Par Charles-Louis Detournay le 21 mai 2014                      Lien  
Traiter de la jouissance et de la masturbation, principalement masculine, et sans éjaculation, est-ce donc le nouveau délire de Ruppert & Mulot ? Oui, c'est la thématique de leur album, mais on y parle également d'art... et surtout de relation.

Artiste en recherche de nouvelle inspiration, JH a comblé son vide amoureux en rencontrant une fille via l’appli de rencontres OKCupid. Elle s’appelle Sarah, mais il n’en sait pas davantage. Régulièrement et presque frénétiquement, ils se connectent sur Skype et se font jouir respectivement, de chaque côté de leur écran.

Ces échanges, brefs et solitaires, finissent par obséder JH, qui essaie de convaincre Sarah de dîner avec lui, ce qu’elle réprouve. S’instaure alors entre eux un étrange jeu de séduction qui ne dit pas son nom, mais qui va amener JH à relever le défi sexuel -ou d’abstinence sexuelle- que lui lance Sarah : tenter de dompter son périnée pour atteindre le nirvana sexuel selon elle, la jouissance masculine sans éjaculation, ce qui permet à l’homme d’atteindre les orgasmes à répétition !

"La Technique du périnée" ou les frasques d'une génération pas si fantasmée
La banalisation du sexe intervient sans tabou lors d’une discussion de travail

Un jeu de dupes, sans tabou

Dès les premières pages, on ressent toute l’addiction que provoque la nouvelle gageure de Rupper & Mulot. Sans voyeurisme, la présentation de l’acte sexuel se laisse deviner de manière artistique, avant de débouler dans le quotidien des personnages. Dès lors, impossible de ne pas s’intéresser à un sujet universel, présenté d’une manière crue et revendiquée.

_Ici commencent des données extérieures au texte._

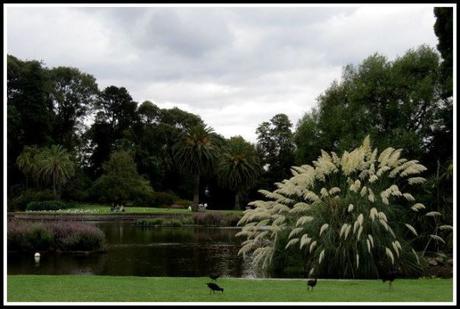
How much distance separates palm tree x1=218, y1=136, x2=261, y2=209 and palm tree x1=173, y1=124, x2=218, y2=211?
5.51 ft

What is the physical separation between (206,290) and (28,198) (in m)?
39.7

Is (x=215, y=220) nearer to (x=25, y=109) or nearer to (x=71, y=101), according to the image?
(x=25, y=109)

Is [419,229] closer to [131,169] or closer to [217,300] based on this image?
[217,300]

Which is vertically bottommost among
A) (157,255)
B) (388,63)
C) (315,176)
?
(157,255)

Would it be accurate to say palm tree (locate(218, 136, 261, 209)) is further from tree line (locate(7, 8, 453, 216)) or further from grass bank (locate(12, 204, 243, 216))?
grass bank (locate(12, 204, 243, 216))

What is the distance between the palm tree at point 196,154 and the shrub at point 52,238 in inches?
1145

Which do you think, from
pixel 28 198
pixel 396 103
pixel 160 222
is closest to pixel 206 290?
pixel 396 103

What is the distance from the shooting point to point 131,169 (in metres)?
47.9

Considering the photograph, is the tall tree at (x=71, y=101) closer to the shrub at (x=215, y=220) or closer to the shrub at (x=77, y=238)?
the shrub at (x=215, y=220)

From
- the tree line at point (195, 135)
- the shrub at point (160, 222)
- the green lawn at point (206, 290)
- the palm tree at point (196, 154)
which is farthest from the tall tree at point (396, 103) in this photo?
the palm tree at point (196, 154)

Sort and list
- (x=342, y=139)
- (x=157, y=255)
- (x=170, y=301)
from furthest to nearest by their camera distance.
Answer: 1. (x=342, y=139)
2. (x=157, y=255)
3. (x=170, y=301)

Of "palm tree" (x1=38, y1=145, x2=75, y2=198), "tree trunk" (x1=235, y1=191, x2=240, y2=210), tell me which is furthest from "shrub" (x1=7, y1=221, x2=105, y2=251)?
"tree trunk" (x1=235, y1=191, x2=240, y2=210)

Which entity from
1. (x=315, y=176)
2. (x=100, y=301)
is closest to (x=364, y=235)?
(x=315, y=176)

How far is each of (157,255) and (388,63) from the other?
14041mm
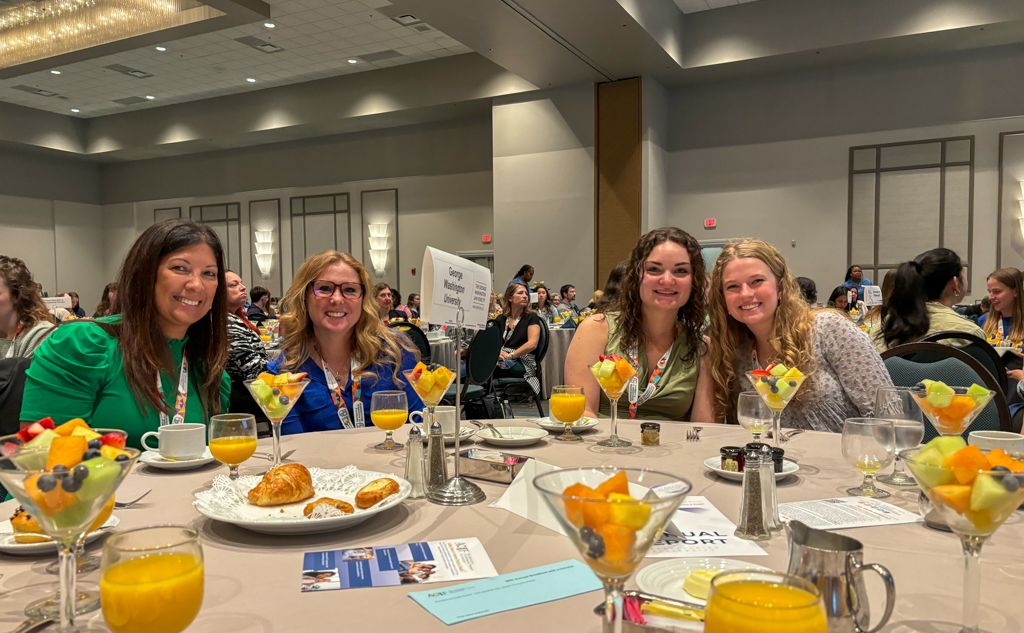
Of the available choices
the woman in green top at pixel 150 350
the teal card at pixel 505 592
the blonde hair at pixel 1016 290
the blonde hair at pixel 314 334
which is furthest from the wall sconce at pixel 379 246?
the teal card at pixel 505 592

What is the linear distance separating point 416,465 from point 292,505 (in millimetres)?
265

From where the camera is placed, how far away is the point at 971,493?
0.83m

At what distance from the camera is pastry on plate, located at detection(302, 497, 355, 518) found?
1.25m

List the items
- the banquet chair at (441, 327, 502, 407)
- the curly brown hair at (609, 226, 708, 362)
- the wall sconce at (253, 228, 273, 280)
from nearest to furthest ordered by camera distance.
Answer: the curly brown hair at (609, 226, 708, 362), the banquet chair at (441, 327, 502, 407), the wall sconce at (253, 228, 273, 280)

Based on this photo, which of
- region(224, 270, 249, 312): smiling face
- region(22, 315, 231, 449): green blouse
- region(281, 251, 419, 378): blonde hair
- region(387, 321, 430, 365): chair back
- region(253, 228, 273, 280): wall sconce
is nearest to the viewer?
region(22, 315, 231, 449): green blouse

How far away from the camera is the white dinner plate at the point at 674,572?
972mm

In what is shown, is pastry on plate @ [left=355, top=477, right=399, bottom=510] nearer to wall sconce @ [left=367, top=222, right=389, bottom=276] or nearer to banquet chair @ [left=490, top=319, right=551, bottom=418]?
banquet chair @ [left=490, top=319, right=551, bottom=418]

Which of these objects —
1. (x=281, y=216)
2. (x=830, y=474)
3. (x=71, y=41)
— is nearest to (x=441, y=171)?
(x=281, y=216)

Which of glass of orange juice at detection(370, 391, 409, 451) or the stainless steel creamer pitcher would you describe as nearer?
the stainless steel creamer pitcher

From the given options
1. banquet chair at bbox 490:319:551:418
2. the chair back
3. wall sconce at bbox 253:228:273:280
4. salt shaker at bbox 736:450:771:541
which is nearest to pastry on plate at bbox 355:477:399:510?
salt shaker at bbox 736:450:771:541

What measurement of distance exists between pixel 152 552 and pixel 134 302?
1446 mm

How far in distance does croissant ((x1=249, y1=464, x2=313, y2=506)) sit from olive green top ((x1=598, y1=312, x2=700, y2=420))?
1.45 metres

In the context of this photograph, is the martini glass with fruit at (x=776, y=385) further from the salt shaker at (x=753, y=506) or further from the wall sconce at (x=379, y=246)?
the wall sconce at (x=379, y=246)

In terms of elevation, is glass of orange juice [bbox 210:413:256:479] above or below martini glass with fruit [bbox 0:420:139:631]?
below
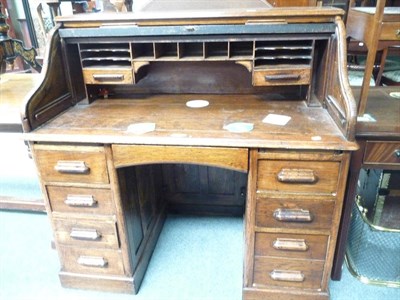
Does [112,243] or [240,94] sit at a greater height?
[240,94]

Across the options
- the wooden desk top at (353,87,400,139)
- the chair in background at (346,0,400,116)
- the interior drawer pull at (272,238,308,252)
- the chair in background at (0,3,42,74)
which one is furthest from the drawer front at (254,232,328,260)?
the chair in background at (0,3,42,74)

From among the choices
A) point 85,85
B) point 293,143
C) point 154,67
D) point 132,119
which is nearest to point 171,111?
point 132,119

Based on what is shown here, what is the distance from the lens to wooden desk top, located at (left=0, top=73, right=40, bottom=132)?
1583 mm

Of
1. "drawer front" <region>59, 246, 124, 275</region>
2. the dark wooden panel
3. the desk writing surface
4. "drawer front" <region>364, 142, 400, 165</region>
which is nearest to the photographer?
the desk writing surface

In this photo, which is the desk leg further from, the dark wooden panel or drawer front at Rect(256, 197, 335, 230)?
the dark wooden panel

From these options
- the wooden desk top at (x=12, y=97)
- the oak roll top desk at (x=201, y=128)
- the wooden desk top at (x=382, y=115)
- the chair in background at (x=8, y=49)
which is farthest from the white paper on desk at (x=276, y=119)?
the chair in background at (x=8, y=49)

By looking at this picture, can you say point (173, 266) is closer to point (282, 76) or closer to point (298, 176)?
point (298, 176)

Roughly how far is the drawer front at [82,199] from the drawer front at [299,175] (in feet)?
2.15

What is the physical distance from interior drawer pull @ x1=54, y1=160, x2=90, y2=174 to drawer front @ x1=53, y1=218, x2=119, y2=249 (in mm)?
260

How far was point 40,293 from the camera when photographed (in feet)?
5.52

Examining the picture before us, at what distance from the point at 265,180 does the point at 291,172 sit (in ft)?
0.34

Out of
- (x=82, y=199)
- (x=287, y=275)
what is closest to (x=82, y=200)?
(x=82, y=199)

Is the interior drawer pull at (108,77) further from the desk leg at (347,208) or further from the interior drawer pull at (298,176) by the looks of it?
the desk leg at (347,208)

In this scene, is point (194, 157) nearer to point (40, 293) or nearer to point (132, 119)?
point (132, 119)
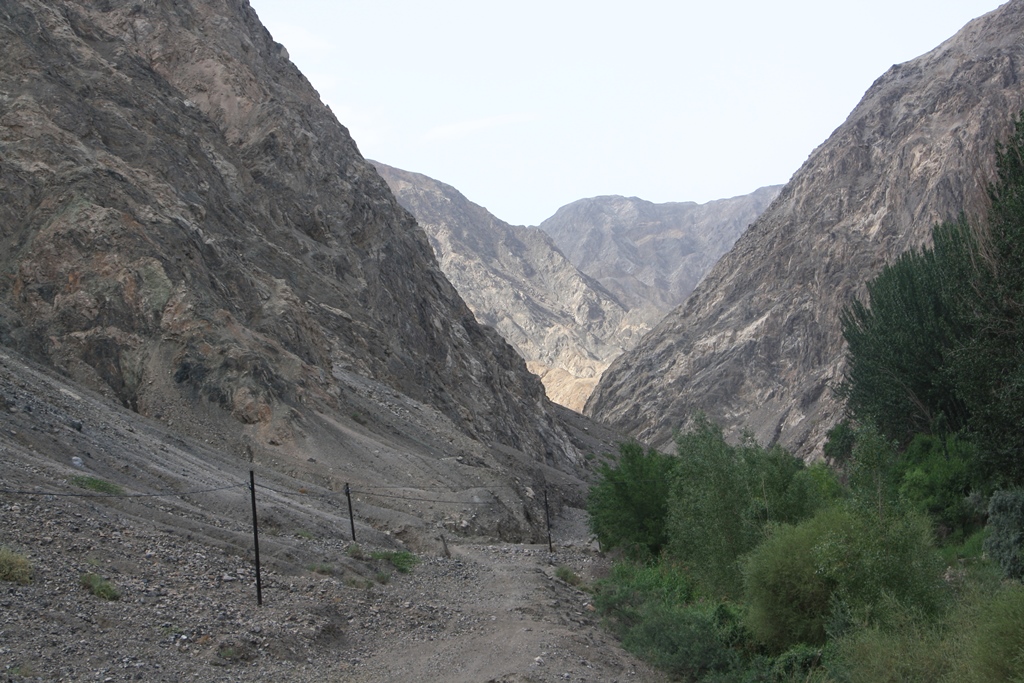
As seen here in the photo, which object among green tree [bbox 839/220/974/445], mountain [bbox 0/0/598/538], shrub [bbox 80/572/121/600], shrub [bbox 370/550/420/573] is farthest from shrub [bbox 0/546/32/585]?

Ces personnages, précisément, semblent ne pas ressentir de vergogne en abordant le “péché de chair.” Il n’est bien entendu pas question de reproduction, mais bien d’acte sexuel, réalisé pour le plaisir, que l’on soit hétéro ou homosexuel(le). Pourtant, ce n’est pas tant l’acte qui sidère, mais bien la liberté prise pour en parler. Le lecteur doit rapidement se positionner face au récit : est-il en marge d’un monde moderne qui utilise tous les ressources communicationnelles pour épancher ses besoins instinctifs ? Ou les auteurs ont-ils voulu pousser au paroxysme une évolution multimédia pour dénoncer ses possibles abus. Le doute s’installe...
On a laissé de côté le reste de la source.